Customers and depots both have location columns — point geometries, geocoded to real addresses. No relationships needed; just two tables and the question of distance between their points.

In bin/rails dbconsole, the most direct query you’d write is:

1
2
3
4
5
SELECT c.name AS customer,
       ST_Distance(c.location, d.location) AS distance
FROM customers c, depots d
WHERE d.code = 'SYDCBD'
LIMIT 10;

(d.code is the depot’s short identifier; SYDCBD is the Sydney CBD depot. Substitute your own depot codes if they differ.)

Run that. The output looks something like:

       customer        |     distance
-----------------------+-------------------
 Alice Anderson        | 0.0824931...
 Brian Brown           | 0.1421054...
 Catherine Chen        | 0.4156782...
 David Davis           | 0.0398761...
 Eleanor Edwards       | 0.0712347...

Hmm. The numbers are real but they’re certainly not metres, and they’re not kilometres either. They’re somewhere around 0.04 to 0.4.

Those are degrees.

Why degrees?

To explain, we need a small detour into how PostgreSQL stores spatial data.

The location column on customers is a geometry(Point, 4326). Two parts to that:

  • Point — the geometry type. A 2D point with x and y coordinates.
  • 4326 — the SRID, or Spatial Reference Identifier. Identifies the coordinate system the point’s coordinates refer to.

SRID 4326 is WGS84 — the coordinate system used by GPS, by most basemaps on the web, and by the vast majority of geographic data exchanged across the internet.
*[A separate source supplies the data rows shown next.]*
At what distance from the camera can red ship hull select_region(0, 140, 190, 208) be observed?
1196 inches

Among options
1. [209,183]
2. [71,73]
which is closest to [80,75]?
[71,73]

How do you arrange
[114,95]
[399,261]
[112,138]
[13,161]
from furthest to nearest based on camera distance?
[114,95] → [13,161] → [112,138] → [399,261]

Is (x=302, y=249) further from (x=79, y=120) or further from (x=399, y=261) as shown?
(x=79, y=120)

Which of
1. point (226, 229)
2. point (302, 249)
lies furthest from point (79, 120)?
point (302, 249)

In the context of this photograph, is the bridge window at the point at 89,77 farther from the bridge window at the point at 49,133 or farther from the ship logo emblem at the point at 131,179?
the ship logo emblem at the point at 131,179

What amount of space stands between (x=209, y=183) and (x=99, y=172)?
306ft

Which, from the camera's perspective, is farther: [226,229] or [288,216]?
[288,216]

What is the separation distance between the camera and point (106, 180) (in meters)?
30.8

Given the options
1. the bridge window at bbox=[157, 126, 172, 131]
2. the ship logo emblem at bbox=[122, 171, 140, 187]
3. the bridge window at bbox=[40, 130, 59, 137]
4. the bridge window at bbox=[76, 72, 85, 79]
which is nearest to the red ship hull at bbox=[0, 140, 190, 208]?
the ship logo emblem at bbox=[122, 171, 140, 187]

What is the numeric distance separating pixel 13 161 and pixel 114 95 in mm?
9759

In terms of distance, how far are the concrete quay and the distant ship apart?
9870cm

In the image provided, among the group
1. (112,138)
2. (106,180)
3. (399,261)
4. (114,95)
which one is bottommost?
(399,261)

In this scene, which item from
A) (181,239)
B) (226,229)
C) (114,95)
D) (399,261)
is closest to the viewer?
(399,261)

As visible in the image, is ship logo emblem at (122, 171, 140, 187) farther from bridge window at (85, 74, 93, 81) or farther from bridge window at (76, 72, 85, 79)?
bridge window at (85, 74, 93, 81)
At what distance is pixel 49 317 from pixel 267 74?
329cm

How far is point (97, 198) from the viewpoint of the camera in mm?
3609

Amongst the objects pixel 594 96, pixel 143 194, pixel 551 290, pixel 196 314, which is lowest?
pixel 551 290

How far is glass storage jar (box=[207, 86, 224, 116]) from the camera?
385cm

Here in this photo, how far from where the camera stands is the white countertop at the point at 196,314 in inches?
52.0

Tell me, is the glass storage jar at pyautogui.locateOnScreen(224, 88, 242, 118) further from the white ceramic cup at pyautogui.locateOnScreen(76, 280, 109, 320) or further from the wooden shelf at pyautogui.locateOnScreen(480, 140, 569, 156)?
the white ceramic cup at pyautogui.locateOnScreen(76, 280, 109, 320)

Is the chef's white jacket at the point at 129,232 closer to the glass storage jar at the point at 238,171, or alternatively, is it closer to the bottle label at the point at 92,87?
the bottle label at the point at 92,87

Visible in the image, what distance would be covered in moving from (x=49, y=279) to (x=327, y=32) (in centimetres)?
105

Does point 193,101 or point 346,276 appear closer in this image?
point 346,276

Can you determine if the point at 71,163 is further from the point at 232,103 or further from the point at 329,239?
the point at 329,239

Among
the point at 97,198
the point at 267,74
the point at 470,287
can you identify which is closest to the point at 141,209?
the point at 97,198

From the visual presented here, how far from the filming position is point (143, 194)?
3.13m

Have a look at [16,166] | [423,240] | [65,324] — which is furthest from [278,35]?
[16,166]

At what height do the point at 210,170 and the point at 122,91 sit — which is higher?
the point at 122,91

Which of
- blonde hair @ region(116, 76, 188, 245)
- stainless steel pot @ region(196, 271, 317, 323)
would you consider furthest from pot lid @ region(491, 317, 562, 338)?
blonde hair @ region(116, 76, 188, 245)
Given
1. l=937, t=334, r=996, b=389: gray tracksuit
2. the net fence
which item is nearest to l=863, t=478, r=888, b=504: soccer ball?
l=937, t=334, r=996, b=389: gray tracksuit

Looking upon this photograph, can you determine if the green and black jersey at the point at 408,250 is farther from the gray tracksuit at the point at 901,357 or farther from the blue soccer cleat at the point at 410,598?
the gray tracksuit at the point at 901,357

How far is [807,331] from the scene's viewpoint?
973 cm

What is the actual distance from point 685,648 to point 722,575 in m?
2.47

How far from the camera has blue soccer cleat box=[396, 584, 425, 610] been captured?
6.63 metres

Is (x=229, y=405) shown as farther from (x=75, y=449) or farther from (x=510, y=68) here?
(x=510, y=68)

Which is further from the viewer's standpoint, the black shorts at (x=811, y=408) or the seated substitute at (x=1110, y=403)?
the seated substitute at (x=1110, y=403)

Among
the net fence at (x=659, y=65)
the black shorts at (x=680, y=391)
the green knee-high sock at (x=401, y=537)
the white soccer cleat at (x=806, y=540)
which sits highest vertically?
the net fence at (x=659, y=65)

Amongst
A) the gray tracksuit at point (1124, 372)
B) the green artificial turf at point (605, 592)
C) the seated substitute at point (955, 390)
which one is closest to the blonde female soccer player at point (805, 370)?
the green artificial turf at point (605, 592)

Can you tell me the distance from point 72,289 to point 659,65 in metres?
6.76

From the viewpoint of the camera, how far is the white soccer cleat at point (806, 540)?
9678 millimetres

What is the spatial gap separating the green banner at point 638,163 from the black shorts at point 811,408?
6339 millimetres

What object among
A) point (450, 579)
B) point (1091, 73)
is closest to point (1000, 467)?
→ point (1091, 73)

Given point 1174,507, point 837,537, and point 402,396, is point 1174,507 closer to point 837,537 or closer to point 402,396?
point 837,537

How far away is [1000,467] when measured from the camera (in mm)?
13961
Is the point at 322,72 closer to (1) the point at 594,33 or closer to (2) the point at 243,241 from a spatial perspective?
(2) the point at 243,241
In WGS84, the coordinates of a point are longitude (a number between -180 and 180) and latitude (a number between -90 and 90). Both are angles, measured in degrees, against a reference centred on Earth’s centre of mass.

When ST_Distance is asked to compute distance between two geometry objects, it does so by treating the coordinates as Cartesian numbers in the source coordinate system. It uses ordinary Pythagoras’ theorem:

distance = √((x₁ - x₂)² + (y₁ - y₂)²)

Two points at lng 151.2 / lat -33.9 and lng 151.3 / lat -33.85 produce:

√((151.2 - 151.3)² + (-33.9 - -33.85)²)
= √(0.01 + 0.0025)
≈ 0.1118

The number is real. It’s the Cartesian distance between two points whose coordinates are interpreted as flat numbers in 2D space. It’s not a meaningful real-world distance.

Two reasons it’s not meaningful:

One degree of longitude is not the same length as one degree of latitude. At the equator, both are about 111km. But longitude lines converge at the poles — at Sydney’s latitude (~33° south), one degree of longitude is about 93km, while one degree of latitude remains 111km. Treating them as equal — which Pythagoras does — distorts the geometry.

The Earth is curved. Pythagoras works on flat planes. For short distances the error is small, but for longer distances it accumulates. A “straight line” on the Earth’s surface is actually a curve (a great circle); ordinary 2D Pythagoras doesn’t account for that curvature.

So the 0.1118 result above isn’t a useful distance for operational purposes. It’s the Cartesian distance in degrees — a kind of mathematical artefact that happens to be a real number but doesn’t translate back to anything physical.

The fix: geography

PostGIS distinguishes two spatial types that look similar but behave differently:

  • geometry — flat, Cartesian, fast. Operations treat coordinates as plain numbers in 2D space.
  • geography — curved, spheroidal, slower. Operations treat coordinates as positions on the WGS84 spheroid (the shape the Earth approximates).

ST_Distance works on both, with different behaviour:

  • ST_Distance(geometry, geometry) returns Cartesian distance in the units of the source SRID (degrees, for 4326).
  • ST_Distance(geography, geography) returns metres on the WGS84 spheroid.

To get a meaningful distance answer for our customer-depot query, we cast each point to geography:

1
2
3
4
5
SELECT c.name AS customer,
       ST_Distance(c.location::geography, d.location::geography) AS distance_m
FROM customers c, depots d
WHERE d.code = 'SYDCBD'
LIMIT 10;

Output:

       customer        |   distance_m
-----------------------+----------------
 Alice Anderson        |  9234.518...
 Brian Brown           | 15842.107...
 Catherine Chen        | 46916.443...
 David Davis           |  4421.092...
 Eleanor Edwards       |  7945.881...

Now the numbers are metres — Alice is about 9.2km from Sydney CBD depot, Catherine is about 47km. These match real-world reasoning.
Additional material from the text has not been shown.